HHS secretary: Cure law enforcement ‘long overdue’

US Department of Health and Human Services Secretary Xavier Becerra said the federal government has made “extraordinary progress” in the past year in advancing health technologies.

Becerra cited the launch of TEFCA, the application of the provisions of the Cures Act and the launch of the Helios FHIR accelerator to name a few examples.

At the same time, he told the annual meeting of the Office of the National Coordinator for IT Health this week, the agency has several goals that have yet to be met.

Among them is what he called the sentencing law enforcement gap.

Namely, as Becerra explained, civil monetary penalties for non-compliance with information sharing requirements have only been established for technology developers and health information networks.

“That left me with the vendor sanction: the secretary of the Department of Health and Human Services,” he said.

This is a problem, he noted, because more than 75% of complaints submitted to ONC were about providers — and most were from patients. Blocking information, he said, leads to stress for patients and families, as well as frustration for staff.

“This is not the kind of customer experience that any of us should expect, certainly not in the 21st century, from our healthcare system,” he said.

Simply put, he said, closing the enforcement gap is a “top priority for HHS, and we’re working hard on that right now.”

Another focus, he said, will be on health equity and public health, including through collaborative and participatory governance models.

He stressed the importance of what he called “health equity by design” at the ONC, aimed at integrating equity considerations into the design, development, implementation and use. This will include, at Becerra’s request, an “in-depth examination of algorithmic bias and its implications for health equity.”

National Coordinator Micky Tripathi echoed this goal in his part of the opening speech.

He noted the importance of ensuring the availability of usable data, including information regarding disability status, sexual orientation and gender identity. Consistency in reporting on race, ethnicity and language, he said, will also be a priority.

“The appropriate use of this data to address inequalities is also extremely important,” he said.

“You start with the data first and then you think about the uses of that data – how can it be used appropriately and effectively not just to make sure we don’t propagate or exacerbate the problems that exist in the system, but ideally to help rectify or mitigate some of those systems, using technology?” he added.

He also highlighted the role that electronic health records can play both in finding data to train algorithms and in conveying algorithm results to clinicians.

“Every algorithm can be biased, and how do you think about it systematically?” he said.

Lisa Lewis Person, Deputy National Coordinator, emphasized in the keynote that health IT cannot address all of the societal and institutional factors that contribute to health inequities.

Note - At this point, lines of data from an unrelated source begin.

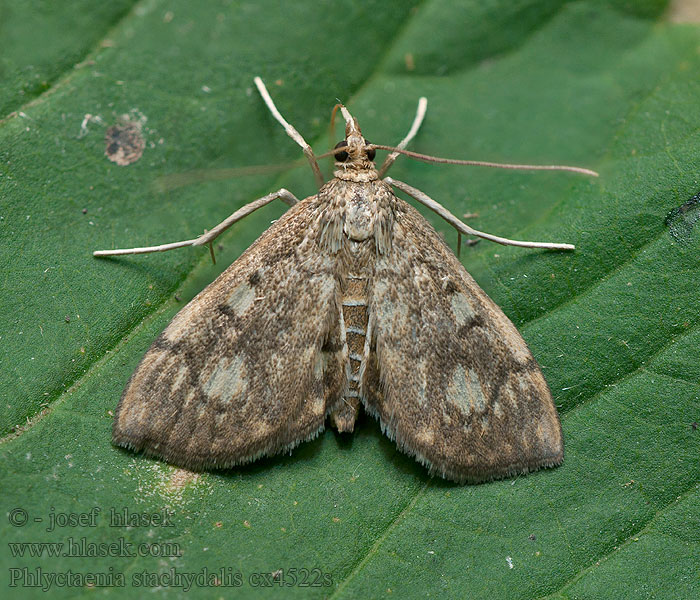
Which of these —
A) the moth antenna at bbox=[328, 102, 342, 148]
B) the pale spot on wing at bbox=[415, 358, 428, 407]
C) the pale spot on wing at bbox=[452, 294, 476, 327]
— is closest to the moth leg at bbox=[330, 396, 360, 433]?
the pale spot on wing at bbox=[415, 358, 428, 407]

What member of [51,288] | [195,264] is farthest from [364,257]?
[51,288]

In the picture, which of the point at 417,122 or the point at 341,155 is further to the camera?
the point at 417,122

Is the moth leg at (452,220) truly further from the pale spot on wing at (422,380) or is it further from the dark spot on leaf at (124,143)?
→ the dark spot on leaf at (124,143)

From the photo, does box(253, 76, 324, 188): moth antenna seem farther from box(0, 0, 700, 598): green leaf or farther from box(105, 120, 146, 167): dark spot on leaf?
box(105, 120, 146, 167): dark spot on leaf

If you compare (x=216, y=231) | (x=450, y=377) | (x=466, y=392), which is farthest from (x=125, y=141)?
(x=466, y=392)

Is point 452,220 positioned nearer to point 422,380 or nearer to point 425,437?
point 422,380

At the same time, she said, “it is critical that we mobilize health informatics to identify and mitigate disparities where they exist.”

Overall, “the exciting and inspiring part is that we get to think about how we want to redesign the healthcare system without the constraints of paper, bricks and mortar,” Tripathi said.

“When I took on this role 15 months ago, I promised several things: to be strategic, to be pragmatic, to be transparent, to be collaborative and to be impatient.

“I hope that all of you who are essential stakeholders feel that the ONC and I are up to all of these things,” he added.

Kat Jercich is editor of Healthcare IT News.
Twitter: @kjercich
Email: [email protected]
Healthcare IT News is a HIMSS Media publication.